Open PravinRanjan10 opened 4 years ago
@thatsdone As per discussion, please take a look.
Some notes from our private discussion for records.
ceph -s
says 'HEALTH_OK', but actually the last line of its output means there are no OSDs up and running. So, even if you didn't get the syntax level error originally you got, you should have had another trouble (saying timeout to waiting for ceph cluster stabilization.)@thatsdone Sure, let me reproduce this again. I will share you full log. Thanks for quick look into this.
@PravinRanjan10
Three points.
(1) While trying to reproduce this issue, I noticed that ceph mimic checks number of active OSDs by following 'osd_pool_default_size' and this could make ceph -s
result HEALTH_WARN. I think you are using enough number of disks (or consistent 'osd_pool_default_size' value), but anyway please pay attention to this topic.

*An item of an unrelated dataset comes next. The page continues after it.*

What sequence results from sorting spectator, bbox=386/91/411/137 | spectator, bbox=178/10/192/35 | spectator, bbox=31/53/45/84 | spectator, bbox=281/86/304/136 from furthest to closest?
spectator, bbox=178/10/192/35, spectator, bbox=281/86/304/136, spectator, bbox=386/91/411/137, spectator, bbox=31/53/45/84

(2) When you try to reproduce the issue, please ensure that you have the following configuration parameters in 'ansible/group_vars/osdsdock.yml'.
(3) From a viewpoint of the new feature that you are working on (ceph fs support), I think it's better to use an existing ceph cluster instead of building that via opensds-installer because ceph setup itself is essentially outside of SODA/opensds. What do you think about?
@thatsdone I agree with your 3rd point, But atleast for testing we need ceph cluster using ansible right?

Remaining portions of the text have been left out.